Of all the breaches that were studied, 92 percent were reported by third parties. It is an embarrassment to organizations if they do not detect a breach in their internal system. Log management plays a critical role within the organization to detect and share knowledge about security threats that can be prevented through IT operations.
“92 percent of the data breaches were detected by third parties.”
Data Breach Investigations Report (DBIR) of 2012 conducted by Verizon
Why integrate log management with IT operations?
We have seen that a comprehensive log management approach to understanding machine data from a security, risk, compliance, and operations viewpoint helps the organizations manage their IT better. Let us see the advantages of comprehensive log management:
• Collection of logs from any log-generating source, in any format, using agent or agentless collection
• Categorization and normalization of the log data to filter, parse, and enrich the events
• Aggregation of logs into an indexed, common event format for search capabilities
• Bing/GoogleTM like search capability for the IT operations team to search past events without vendor-specific keywords
• Long retention of events, and easy access of those events for audit purposes
• Forensic investigation of incidents
• Seamless integration into security correlation engine to take events from IT operations and check for false positives
• Configure security metrics onto the IT operations console
• Addition of security threat and vulnerability use cases for IT operations
• Automated compliance reporting
Why integrate IT operations tool with log management?
Now that we’ve seen that comprehensive log management helps IT operations add security and risk context to machine data, let us see the advantages of adding IT operation tools to the SOC.
• Provide business context for security incidents for event prioritization
• Automate the prevention and correction of security incidents
• Visualize impact of security incidents on business services
• Visualize root cause and isolate network devices affected by service incidents
• Create service tickets for security incidents
• Add security metrics to the high-level IT operations dashboard
The convergence of data helps IT operations to get the security context on the IT incidents along with a broader and deeper monitoring of IT infrastructure through comprehensive log management. The convergence ultimately helps you answer the questions such as, “Who caused the performance degradation of IT operations and why?” and “Was the performance degradation caused by user load or by a cyber attack?”
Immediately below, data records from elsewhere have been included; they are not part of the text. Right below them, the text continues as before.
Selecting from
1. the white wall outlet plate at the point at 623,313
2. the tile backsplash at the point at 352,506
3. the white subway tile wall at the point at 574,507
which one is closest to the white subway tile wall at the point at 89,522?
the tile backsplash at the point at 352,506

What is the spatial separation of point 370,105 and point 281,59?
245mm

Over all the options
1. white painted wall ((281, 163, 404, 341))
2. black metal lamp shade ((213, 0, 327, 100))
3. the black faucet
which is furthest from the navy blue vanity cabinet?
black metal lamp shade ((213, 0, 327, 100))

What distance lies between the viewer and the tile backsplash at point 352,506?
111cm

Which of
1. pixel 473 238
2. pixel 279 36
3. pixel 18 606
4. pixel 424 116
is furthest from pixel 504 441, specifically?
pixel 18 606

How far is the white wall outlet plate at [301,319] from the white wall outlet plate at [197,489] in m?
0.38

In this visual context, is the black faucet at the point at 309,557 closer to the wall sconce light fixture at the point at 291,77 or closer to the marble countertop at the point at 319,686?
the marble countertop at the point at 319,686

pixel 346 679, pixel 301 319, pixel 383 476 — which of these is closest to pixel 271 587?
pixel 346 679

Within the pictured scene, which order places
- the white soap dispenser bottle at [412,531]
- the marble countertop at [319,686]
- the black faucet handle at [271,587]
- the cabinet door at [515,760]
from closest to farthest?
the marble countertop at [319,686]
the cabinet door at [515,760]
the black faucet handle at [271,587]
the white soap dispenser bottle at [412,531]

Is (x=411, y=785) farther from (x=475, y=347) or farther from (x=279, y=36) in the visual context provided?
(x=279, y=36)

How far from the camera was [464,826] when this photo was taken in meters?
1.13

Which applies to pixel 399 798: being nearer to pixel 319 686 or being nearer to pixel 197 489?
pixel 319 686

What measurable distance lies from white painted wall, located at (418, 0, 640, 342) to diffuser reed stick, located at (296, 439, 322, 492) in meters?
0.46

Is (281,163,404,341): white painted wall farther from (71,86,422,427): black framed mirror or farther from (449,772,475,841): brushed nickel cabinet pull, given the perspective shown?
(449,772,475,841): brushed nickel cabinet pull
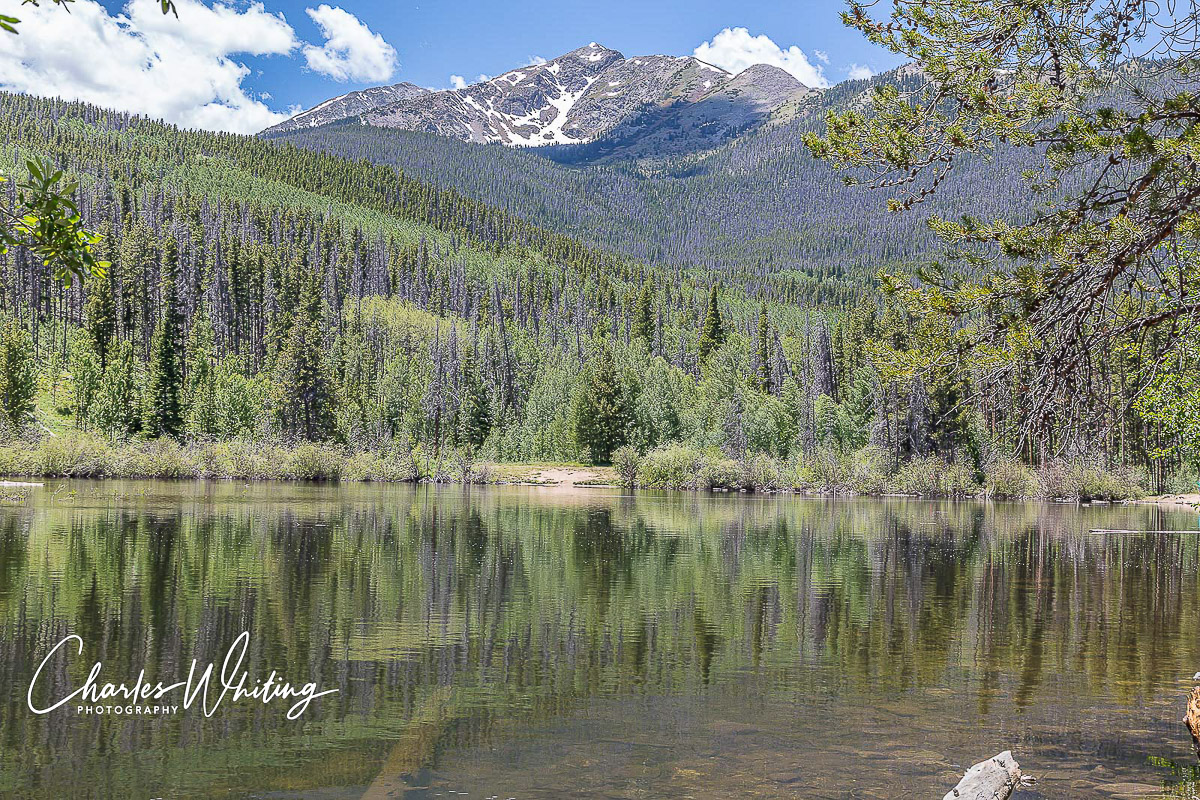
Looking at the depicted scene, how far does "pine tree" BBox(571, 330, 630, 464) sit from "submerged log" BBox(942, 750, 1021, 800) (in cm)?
10440

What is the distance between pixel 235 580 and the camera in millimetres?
24438

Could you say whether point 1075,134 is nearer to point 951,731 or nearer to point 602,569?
point 951,731

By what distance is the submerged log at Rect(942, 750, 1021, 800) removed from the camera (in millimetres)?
9156

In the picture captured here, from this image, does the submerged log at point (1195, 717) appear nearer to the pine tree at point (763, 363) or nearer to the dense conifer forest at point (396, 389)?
the dense conifer forest at point (396, 389)

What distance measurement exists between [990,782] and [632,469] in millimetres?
91448

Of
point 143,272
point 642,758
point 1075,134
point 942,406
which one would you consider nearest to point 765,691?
point 642,758

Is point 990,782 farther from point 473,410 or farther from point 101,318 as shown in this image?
point 473,410

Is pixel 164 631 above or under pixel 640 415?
under

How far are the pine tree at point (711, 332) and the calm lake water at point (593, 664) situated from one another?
13431 cm

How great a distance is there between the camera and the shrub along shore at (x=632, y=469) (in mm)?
77562

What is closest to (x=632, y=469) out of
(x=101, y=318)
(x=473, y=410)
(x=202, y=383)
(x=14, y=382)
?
(x=473, y=410)

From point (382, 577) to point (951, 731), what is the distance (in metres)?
17.4

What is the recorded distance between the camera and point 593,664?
16859 mm

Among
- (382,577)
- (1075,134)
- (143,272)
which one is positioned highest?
(143,272)
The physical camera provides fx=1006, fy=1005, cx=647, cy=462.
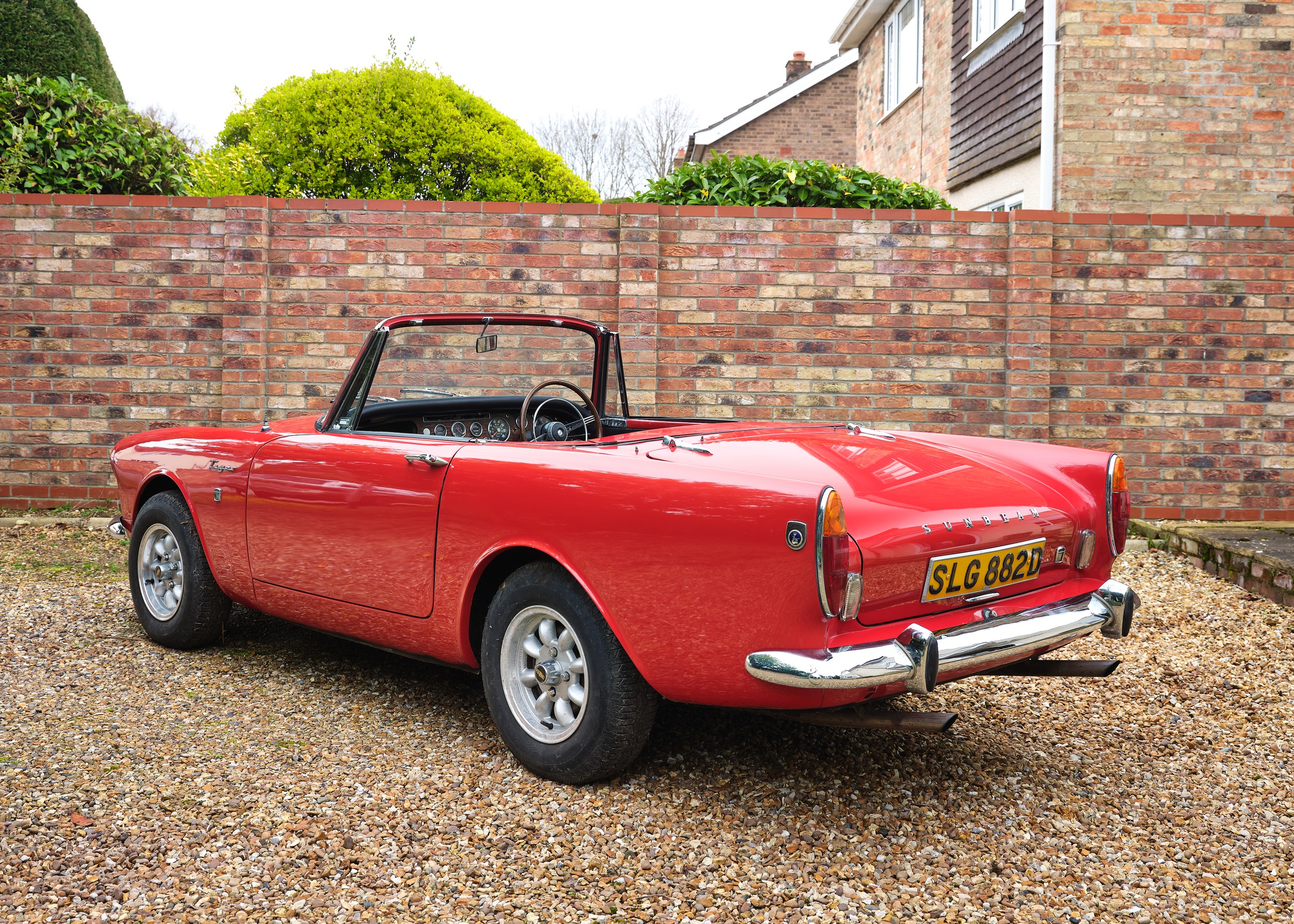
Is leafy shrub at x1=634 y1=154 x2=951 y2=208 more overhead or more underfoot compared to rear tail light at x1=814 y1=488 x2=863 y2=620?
more overhead

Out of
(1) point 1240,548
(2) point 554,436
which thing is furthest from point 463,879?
(1) point 1240,548

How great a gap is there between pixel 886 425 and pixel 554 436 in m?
3.52

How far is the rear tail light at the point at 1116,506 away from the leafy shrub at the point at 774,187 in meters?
4.07

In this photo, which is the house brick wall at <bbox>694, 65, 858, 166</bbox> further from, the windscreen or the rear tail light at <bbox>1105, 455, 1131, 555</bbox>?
the rear tail light at <bbox>1105, 455, 1131, 555</bbox>

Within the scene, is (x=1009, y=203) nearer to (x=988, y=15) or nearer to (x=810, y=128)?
(x=988, y=15)

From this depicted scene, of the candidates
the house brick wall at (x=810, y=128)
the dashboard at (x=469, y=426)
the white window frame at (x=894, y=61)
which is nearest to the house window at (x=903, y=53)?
the white window frame at (x=894, y=61)

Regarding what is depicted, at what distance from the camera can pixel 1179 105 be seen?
8766 millimetres

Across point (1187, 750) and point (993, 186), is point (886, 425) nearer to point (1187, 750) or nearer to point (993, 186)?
point (1187, 750)

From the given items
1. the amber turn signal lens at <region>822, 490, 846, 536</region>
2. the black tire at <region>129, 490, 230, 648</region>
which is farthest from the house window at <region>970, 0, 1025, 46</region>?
the amber turn signal lens at <region>822, 490, 846, 536</region>

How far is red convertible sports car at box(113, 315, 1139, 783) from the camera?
7.66ft

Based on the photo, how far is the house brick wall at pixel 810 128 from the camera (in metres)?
20.2

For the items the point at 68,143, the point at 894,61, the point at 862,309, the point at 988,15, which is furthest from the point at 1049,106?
the point at 68,143

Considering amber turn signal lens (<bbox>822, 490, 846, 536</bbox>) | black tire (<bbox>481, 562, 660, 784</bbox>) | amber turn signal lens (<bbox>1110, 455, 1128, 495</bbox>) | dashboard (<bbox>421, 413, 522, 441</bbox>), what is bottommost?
black tire (<bbox>481, 562, 660, 784</bbox>)

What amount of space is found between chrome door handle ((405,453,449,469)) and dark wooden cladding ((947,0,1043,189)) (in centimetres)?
806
Gartner report on log management for IT Operations (July 2011) suggests that shared infrastructure saves a significant amount of money and adds access to a broader set of log data sources. The report also suggested that IT operations should have access to log management infrastructure for search and analytics.
Both security and IT operations need to collect, store, and analyze events logged by a common set of critical event data sources. Although the interpretation of these events is different, the actionable response to these events needs to be unified. A patch solution or point solutions may not be comprehensive. However, choosing a single vendor that exhibits seamless integration makes your IT align with business and keep it secure.